Vaitinasa made the revelation during her remarks over the weekend at the University of Hawai’i-Manoa College of Education cohort program in which some 20 teachers received bachelor and master's degrees in education.
She also says the graduates have been notified that all teachers are to see the Teacher Quality Office to “present all your credentials, transcript, [and] everything so that each of you will have a profile” with the office.
Additionally, in March of next year, “some 700 teachers of the Department of Education, that have never taken ‘praxis one’, will be asked to take it,” she explained. “The results of this data, will be used as part of the enormous profiling of every teacher in the Department of Education.”
Further, in the summer of 2014, “every teacher will be engaged in every training — some in service training,” she said and noted that a teacher’s work is continued learning.
“Don’t ever think your degree is a termination of learning. Life is learning. Teaching is a job about learning. First the teacher, then the students,” she said and it’s the DOE’s dream that in the very near future the department is able to reclassify the pay scale for all teachers.
Vaitinasa congratulated the graduates along with their families, who supported these teachers as they concentrated on earning their degrees.
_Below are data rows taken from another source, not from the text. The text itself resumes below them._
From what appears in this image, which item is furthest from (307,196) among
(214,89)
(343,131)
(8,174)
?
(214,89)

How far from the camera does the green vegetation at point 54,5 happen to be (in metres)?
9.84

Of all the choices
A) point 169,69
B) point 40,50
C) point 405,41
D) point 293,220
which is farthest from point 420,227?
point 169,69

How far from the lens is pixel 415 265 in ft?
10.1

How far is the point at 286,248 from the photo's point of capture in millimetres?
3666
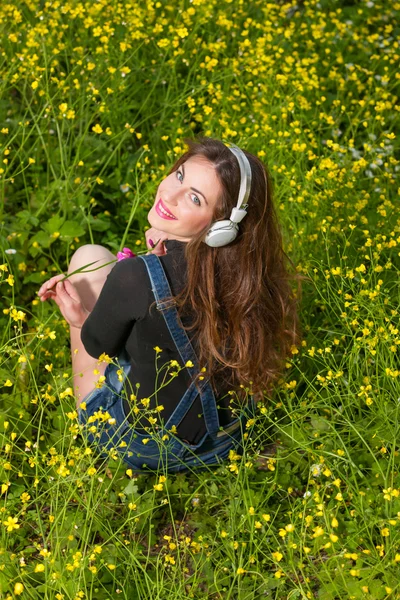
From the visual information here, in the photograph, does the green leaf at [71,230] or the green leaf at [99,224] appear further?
the green leaf at [99,224]

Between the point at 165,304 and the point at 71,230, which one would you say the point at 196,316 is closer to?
the point at 165,304

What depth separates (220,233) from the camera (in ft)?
8.15

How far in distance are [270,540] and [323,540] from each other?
0.20 m

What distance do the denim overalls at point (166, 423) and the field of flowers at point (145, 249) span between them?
0.24 feet

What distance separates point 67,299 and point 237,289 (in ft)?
2.05

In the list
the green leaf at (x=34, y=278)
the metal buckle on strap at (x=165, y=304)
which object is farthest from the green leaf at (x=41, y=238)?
the metal buckle on strap at (x=165, y=304)

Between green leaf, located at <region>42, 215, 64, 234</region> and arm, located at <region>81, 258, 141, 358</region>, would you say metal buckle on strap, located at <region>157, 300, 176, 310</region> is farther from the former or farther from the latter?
green leaf, located at <region>42, 215, 64, 234</region>

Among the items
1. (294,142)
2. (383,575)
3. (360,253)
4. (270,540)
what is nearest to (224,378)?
(270,540)

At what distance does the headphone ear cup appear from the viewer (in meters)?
2.49

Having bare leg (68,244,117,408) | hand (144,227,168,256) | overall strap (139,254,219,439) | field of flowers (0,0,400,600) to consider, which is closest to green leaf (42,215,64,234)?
field of flowers (0,0,400,600)

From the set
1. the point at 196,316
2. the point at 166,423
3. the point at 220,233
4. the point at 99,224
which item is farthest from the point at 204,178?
the point at 99,224

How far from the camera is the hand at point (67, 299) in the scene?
2855 millimetres

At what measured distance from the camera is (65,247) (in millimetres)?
3684

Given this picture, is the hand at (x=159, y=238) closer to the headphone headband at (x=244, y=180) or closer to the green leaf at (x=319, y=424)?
the headphone headband at (x=244, y=180)
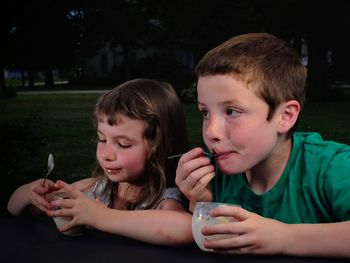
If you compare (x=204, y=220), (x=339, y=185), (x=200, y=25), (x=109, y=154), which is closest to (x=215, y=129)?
(x=204, y=220)

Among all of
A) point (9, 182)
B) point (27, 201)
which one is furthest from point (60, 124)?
point (27, 201)

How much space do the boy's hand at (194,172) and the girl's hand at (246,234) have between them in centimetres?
23

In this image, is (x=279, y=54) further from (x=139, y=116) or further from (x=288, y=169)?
(x=139, y=116)

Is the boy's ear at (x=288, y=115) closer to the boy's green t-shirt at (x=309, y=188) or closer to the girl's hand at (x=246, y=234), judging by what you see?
the boy's green t-shirt at (x=309, y=188)

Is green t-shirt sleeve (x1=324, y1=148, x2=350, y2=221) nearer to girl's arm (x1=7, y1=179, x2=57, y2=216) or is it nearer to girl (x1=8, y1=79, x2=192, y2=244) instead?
girl (x1=8, y1=79, x2=192, y2=244)

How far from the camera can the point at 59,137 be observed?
9758mm

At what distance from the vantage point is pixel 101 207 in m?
1.32

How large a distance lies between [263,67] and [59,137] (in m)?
8.69

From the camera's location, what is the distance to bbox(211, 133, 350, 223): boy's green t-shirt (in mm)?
1358

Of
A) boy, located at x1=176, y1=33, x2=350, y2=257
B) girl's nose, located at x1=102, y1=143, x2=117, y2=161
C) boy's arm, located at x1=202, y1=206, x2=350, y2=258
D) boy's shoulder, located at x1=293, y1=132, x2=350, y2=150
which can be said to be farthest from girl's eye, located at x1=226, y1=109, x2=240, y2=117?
girl's nose, located at x1=102, y1=143, x2=117, y2=161

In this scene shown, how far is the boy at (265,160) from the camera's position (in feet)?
3.67

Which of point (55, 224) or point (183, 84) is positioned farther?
point (183, 84)

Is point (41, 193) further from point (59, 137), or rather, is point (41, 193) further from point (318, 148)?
point (59, 137)

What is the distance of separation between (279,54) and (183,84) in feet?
53.5
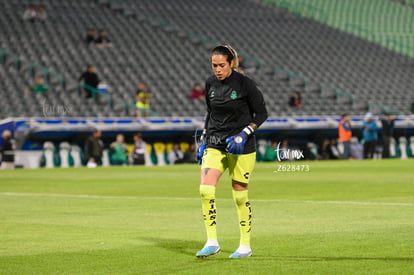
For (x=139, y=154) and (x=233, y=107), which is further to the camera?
(x=139, y=154)

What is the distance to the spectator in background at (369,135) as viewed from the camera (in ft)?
126

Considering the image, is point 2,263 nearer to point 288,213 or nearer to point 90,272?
point 90,272

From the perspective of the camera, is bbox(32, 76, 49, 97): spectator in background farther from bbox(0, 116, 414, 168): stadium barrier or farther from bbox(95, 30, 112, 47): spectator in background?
bbox(95, 30, 112, 47): spectator in background

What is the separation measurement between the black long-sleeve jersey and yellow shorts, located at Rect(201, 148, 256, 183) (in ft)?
0.21

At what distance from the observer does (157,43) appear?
47000 mm

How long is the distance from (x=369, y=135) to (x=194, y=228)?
27.7m

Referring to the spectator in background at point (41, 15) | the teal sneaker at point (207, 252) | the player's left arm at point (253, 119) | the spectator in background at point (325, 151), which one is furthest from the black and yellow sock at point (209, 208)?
the spectator in background at point (41, 15)

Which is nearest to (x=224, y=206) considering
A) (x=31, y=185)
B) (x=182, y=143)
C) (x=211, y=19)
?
(x=31, y=185)

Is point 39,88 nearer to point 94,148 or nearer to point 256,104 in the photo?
point 94,148

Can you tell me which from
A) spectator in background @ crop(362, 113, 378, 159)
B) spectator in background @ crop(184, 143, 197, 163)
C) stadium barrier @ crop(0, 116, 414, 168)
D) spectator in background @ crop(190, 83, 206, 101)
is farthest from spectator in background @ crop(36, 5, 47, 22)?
spectator in background @ crop(362, 113, 378, 159)

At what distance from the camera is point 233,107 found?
930cm

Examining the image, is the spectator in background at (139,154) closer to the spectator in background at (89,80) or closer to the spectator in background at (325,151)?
the spectator in background at (89,80)

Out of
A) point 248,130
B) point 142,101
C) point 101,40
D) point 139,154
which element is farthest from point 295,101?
point 248,130

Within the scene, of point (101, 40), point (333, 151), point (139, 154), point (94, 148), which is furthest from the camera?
point (101, 40)
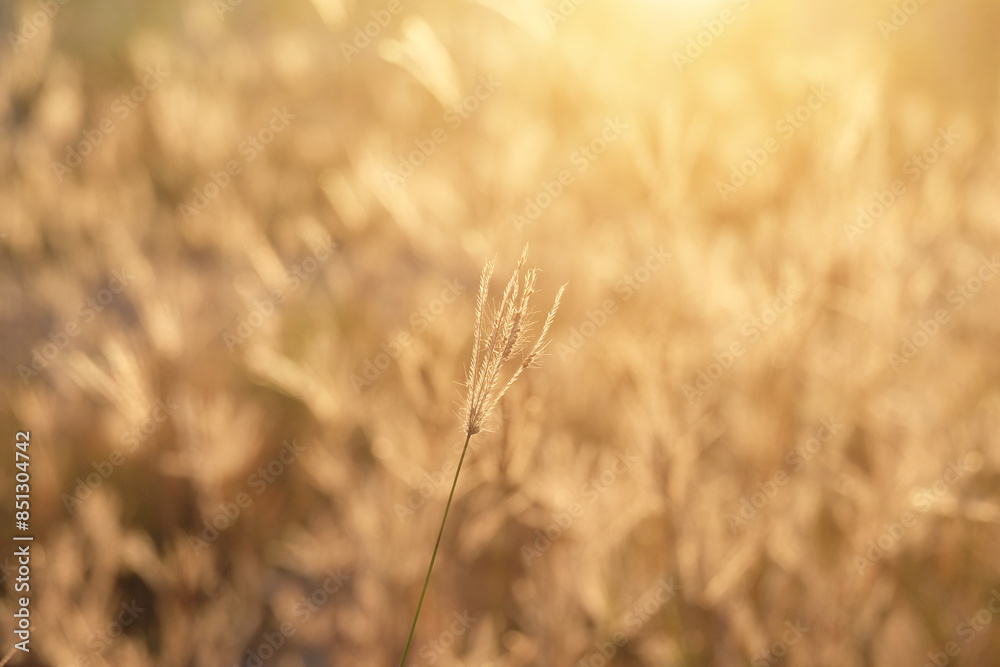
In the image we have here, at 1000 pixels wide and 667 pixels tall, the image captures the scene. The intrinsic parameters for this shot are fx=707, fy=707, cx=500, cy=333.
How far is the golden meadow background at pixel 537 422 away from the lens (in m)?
1.43

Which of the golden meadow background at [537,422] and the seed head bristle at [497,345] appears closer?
the seed head bristle at [497,345]

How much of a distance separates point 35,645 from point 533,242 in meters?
2.13

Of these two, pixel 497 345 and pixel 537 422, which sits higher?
pixel 497 345

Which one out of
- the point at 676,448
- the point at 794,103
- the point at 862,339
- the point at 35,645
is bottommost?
the point at 35,645

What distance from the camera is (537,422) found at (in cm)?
125

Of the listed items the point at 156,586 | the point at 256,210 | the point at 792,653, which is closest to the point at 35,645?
the point at 156,586

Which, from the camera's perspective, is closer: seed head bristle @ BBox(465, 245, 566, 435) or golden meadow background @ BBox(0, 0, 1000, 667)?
seed head bristle @ BBox(465, 245, 566, 435)

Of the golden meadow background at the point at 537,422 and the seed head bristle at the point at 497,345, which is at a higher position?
the seed head bristle at the point at 497,345

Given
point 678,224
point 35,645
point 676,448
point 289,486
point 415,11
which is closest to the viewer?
point 676,448

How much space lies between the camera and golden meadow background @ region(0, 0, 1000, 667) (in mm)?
1433

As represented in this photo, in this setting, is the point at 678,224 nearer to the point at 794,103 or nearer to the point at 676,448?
the point at 676,448

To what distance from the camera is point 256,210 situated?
11.3 ft

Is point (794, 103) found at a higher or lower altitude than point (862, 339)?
higher

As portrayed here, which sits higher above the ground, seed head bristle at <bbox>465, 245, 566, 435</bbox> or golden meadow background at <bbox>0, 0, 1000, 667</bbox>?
seed head bristle at <bbox>465, 245, 566, 435</bbox>
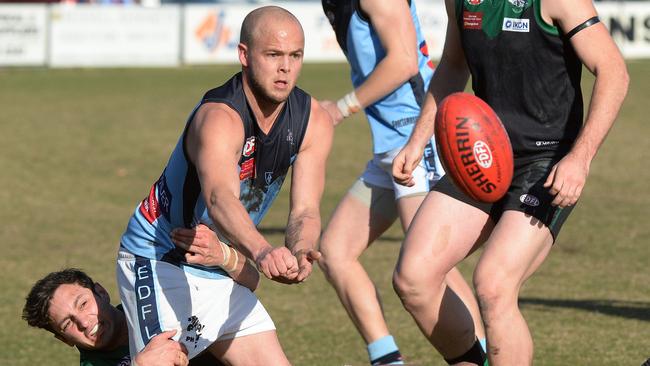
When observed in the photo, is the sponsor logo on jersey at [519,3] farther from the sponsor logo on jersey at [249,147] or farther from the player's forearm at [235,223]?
the player's forearm at [235,223]

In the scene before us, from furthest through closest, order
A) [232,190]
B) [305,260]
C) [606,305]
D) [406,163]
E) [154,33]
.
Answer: [154,33] < [606,305] < [406,163] < [232,190] < [305,260]

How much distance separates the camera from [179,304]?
17.5ft

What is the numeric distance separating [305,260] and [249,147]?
0.76 m

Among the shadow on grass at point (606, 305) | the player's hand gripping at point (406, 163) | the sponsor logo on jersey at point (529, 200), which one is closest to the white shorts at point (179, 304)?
the player's hand gripping at point (406, 163)

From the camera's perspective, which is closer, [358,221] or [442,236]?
[442,236]

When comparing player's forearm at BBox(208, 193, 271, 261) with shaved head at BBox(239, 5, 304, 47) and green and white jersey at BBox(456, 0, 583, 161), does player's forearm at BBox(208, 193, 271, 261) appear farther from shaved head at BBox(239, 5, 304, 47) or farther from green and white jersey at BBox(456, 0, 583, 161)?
green and white jersey at BBox(456, 0, 583, 161)

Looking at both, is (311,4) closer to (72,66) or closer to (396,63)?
(72,66)

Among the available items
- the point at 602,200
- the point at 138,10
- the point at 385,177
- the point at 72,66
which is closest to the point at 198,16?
the point at 138,10

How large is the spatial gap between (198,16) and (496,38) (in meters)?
23.5

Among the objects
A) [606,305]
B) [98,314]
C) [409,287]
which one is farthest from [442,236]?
[606,305]

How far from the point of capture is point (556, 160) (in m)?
5.35

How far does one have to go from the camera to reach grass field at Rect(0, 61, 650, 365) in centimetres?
730

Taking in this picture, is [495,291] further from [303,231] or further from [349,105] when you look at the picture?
[349,105]

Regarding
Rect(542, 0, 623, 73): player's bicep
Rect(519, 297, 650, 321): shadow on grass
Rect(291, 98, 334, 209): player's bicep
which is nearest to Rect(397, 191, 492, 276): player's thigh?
Rect(291, 98, 334, 209): player's bicep
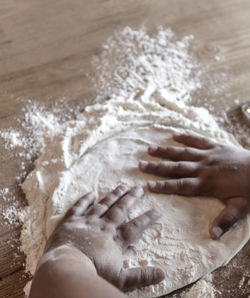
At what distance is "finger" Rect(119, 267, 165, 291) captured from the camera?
0.74m

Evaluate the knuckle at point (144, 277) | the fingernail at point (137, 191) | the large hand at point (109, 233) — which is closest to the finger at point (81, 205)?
the large hand at point (109, 233)

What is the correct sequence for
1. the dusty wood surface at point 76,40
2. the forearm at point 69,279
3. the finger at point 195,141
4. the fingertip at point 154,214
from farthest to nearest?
the dusty wood surface at point 76,40, the finger at point 195,141, the fingertip at point 154,214, the forearm at point 69,279

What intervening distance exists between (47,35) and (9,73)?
0.74 ft

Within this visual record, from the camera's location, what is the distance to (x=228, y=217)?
32.9 inches

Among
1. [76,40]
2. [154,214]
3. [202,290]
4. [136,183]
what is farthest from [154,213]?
[76,40]

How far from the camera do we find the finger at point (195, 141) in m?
0.96

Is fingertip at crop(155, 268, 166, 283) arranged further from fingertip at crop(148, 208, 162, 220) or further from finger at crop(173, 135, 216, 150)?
finger at crop(173, 135, 216, 150)

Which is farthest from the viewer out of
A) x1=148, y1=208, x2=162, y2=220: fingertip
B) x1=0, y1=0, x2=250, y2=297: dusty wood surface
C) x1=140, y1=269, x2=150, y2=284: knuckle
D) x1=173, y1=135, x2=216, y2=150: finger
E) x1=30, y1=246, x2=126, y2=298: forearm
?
x1=0, y1=0, x2=250, y2=297: dusty wood surface

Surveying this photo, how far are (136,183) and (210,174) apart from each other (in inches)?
7.7

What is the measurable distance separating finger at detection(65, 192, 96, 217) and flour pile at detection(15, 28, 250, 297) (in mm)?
31

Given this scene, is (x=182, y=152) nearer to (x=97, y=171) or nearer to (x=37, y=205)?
(x=97, y=171)

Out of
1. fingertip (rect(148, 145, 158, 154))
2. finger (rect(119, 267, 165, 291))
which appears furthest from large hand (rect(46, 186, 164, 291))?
fingertip (rect(148, 145, 158, 154))

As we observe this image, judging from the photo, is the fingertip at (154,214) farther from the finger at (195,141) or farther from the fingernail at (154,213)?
the finger at (195,141)

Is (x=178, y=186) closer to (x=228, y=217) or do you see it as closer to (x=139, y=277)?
(x=228, y=217)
Among those she acknowledged and thanked included the federal government for providing funds for teachers to attain their degrees.
She also thanked Gov. Lolo Matalasi Moliga for pushing to educate teachers, who teach the future generation.
She went on to say that “as a teacher I try to practice some of the methods I learned in college about changing the behavior of children. Perhaps the most positive way to change the behavior of children, is to give praise for good behavior.” She shared that every time her son does something good, “my son is praised”.
Commencement speaker honors went to Lt. Gov. Lemanu Peleti Mauga, who recalled the graduates’ theme, “I am the master of my fate, I am the captain of my soul,” which is "such is a powerful theme...”
“It radiates a motivational drive, which can inspire us beyond what we think we can fulfill, in order to continue to succeed,” he said and asked the graduates, “Are you really the master of your fate? And are you really the captain of your soul?”
Lemanu said he is of the understanding that the intention of the theme, “is to push yourself, to push your inner self, to be assured, that you and only you can fulfill what you want out of life and what you want to be in life, that you are undefeated.”
And being presented with their degrees, Lemanu told the graduates, “You have all demonstrated that ‘yes’, you are the master of your fate, and the captain of your soul.”
He also informed the graduates that life has many challenges and “regardless of what life gives us, we must remember that ‘I am the master of my fate, I am the captain of my soul’, because in life there is no more noble cause than defining who you are and living your life to the fullest.”
And, “knowing that what you have in life, isn’t anyone’s doing but yours and yours alone,” he said and congratulated the students and their families.